Marche des femmes: foulard au cou, espoir au coeur

La deuxième marche annuelle des femmes s’est déroulée dans les rues d’Ottawa, samedi après-midi, et a attiré plusieurs centaines de manifestantes de tous les horizons.

Contrairement à celle de l’an passé, qui visait à imiter un mouvement américain de réaction à l’élection de Donald Trump et de son passé misogyne, la manif de cette année se concentrait sur des problématiques canadiennes: violences faites aux femmes autochtones, harcèlement sexuel (dans la mouvance de #MoiAussi, #MeToo) chez nous, inégalités salariales au pays, mais surtout la sous-représentation des femmes au sein des gouvernements, la principale thématique qui a d’ailleurs animé la plupart des marches de samedi dans le monde. 

On a donc élargi le mouvement anti-Trump de l’an passé pour interpeller la problématique du manque de femmes dans la gouvernance des états en général. 

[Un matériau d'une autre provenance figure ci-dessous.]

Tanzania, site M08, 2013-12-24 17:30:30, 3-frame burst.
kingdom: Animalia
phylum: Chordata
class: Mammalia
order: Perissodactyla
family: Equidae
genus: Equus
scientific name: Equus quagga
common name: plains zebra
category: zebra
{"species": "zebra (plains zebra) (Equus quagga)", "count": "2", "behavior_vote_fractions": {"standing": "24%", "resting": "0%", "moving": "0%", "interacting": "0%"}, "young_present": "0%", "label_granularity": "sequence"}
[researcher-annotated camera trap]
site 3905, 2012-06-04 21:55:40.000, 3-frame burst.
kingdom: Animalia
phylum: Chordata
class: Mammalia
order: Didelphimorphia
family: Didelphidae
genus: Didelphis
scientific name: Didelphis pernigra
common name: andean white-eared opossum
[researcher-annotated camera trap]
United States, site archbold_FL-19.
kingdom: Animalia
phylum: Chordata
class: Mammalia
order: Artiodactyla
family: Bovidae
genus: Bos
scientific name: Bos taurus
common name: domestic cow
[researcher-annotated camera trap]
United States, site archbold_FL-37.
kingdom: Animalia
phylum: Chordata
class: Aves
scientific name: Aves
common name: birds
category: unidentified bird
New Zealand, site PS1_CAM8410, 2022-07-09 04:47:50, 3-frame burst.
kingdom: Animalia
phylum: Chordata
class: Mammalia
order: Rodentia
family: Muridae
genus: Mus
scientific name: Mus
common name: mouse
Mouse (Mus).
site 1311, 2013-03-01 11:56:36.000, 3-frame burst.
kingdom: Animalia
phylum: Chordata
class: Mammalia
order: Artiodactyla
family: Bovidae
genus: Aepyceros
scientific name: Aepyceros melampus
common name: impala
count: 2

Des marches semblables se sont également déroulées dans 37 autres villes du Canada et dans plusieurs capitales de la planète, notamment Rome, Buenos Aires, Nairobi et même Pékin.

Parallèlement à la marche au centre-ville d’Ottawa, étaient organisées, au Centre Bronson, des activités de réflexion sur la place des femmes dans notre société. On y avait convié des conférencières de tous les horizons: Barâa Arar, la fille de Maher Arar, la rédactrice scientifique Rita Carter, la planchiste américaine Jamie Anderson, la ministre fédérale Catherine McKenna et la chanteuse de blues Maria Hawkins, entre autres. 

Des ateliers s’y sont également déroulés sur différentes problématiques, du trafic d’êtres humains (dont les femmes sont souvent victimes) à la place des femmes en politique.

Rouge sang

On avait invité les participants à porter un foulard rouge au cou en guise de solidarité envers les femmes autochtones disparues ou assassinées; le rouge rappelant le sang coulé dans des circonstances aussi tragiques que nébuleuses.

« On vit une épidémie: les femmes sont victimes de violences sexuelles et on n’en parle pas parce qu’on craint que la police ne nous prenne pas au sérieux », explique au Droit l’une des organisatrices de la marche, Amanda Carver, devant le parlement canadien, tout juste avant le grand départ de la manifestation.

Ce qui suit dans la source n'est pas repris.